━━ DATA TO USE ━━

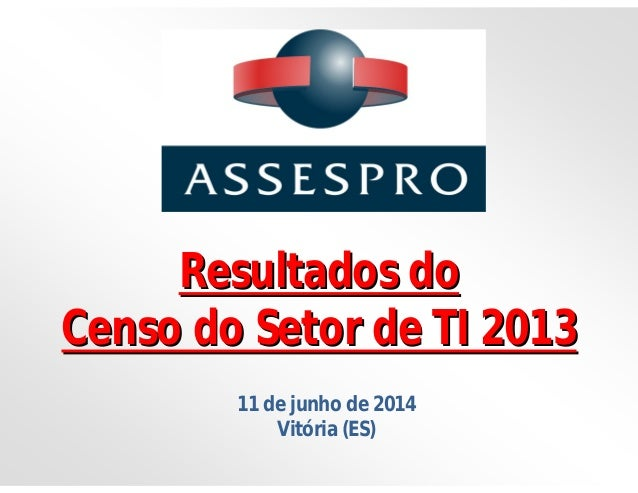 Resultados doResultados do Censo do Setor de TI 2013Censo do Setor de TI 2013 11 de junho de 2014 Vitória (ES)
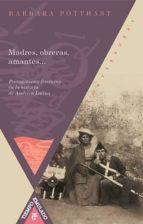 madres, obreras, amantes: protagonismo femenino en la historia de america latina barbara potthast 9788484895152
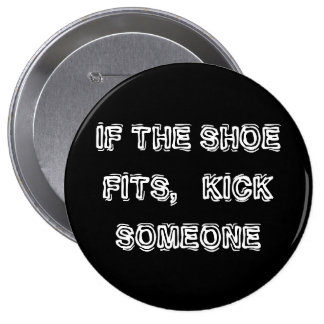 If the Shoe fits, Kick Someone 10 Cm Round Badge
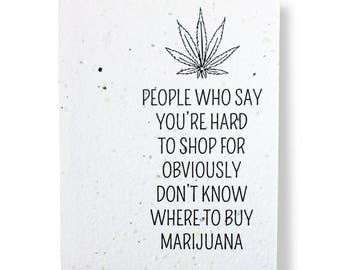 """PLANT THE CARD! - """" People who say you're hard to shop for... """" - Grows Wildflowers or Herbs - 100% recycled - #BDX005"""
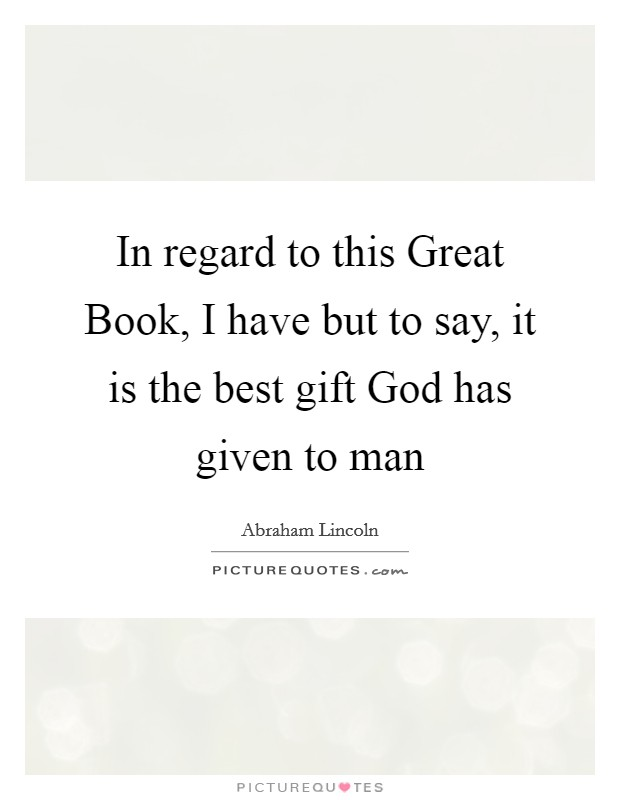 In regard to this Great Book, I have but to say, it is the best gift God has given to man Picture Quote #1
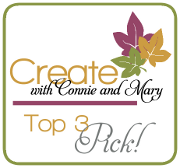 I was a top pick at Create with Connie & Mary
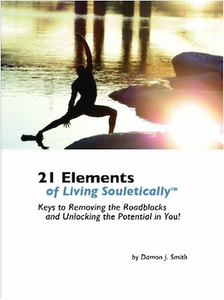 21 Keys of Souletics:  Lose Weight, Get In Shape, More Energy + Natural Remedies for Common Ailments (digital)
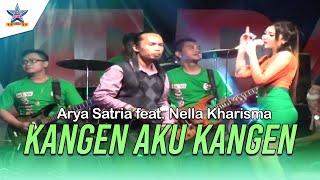 Arya Satria feat Nella Kharisma Kangen Aku Kangen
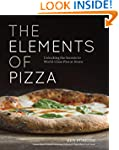 The Elements of Pizza: Unlocking the...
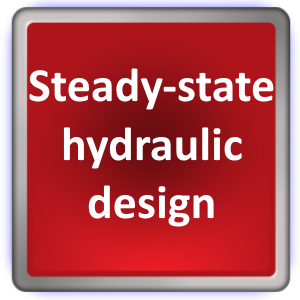 steady-state hydraulic design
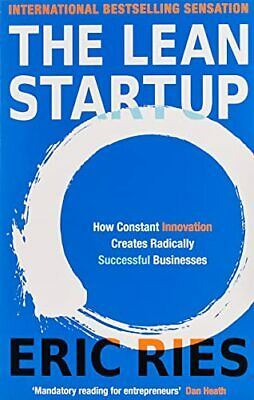 The Lean Startup: How Constant Innovation Creates Radically Suc... by Ries, Eric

━━━

[REQUIRED WORK]: A precise repetition of every entry, free of pictures, is the expected answer.

[RESULT OF THE EXERCISE]:
 Resultados doResultados do Censo do Setor de TI 2013Censo do Setor de TI 2013 11 de junho de 2014 Vitória (ES)
 madres, obreras, amantes: protagonismo femenino en la historia de america latina barbara potthast 9788484895152
 If the Shoe fits, Kick Someone 10 Cm Round Badge
 """PLANT THE CARD! - """" People who say you're hard to shop for... """" - Grows Wildflowers or Herbs - 100% recycled - #BDX005"""
 In regard to this Great Book, I have but to say, it is the best gift God has given to man Picture Quote #1
 I was a top pick at Create with Connie & Mary
 21 Keys of Souletics:  Lose Weight, Get In Shape, More Energy + Natural Remedies for Common Ailments (digital)
 Arya Satria feat Nella Kharisma Kangen Aku Kangen
 The Elements of Pizza: Unlocking the...
 steady-state hydraulic design
 The Lean Startup: How Constant Innovation Creates Radically Suc... by Ries, Eric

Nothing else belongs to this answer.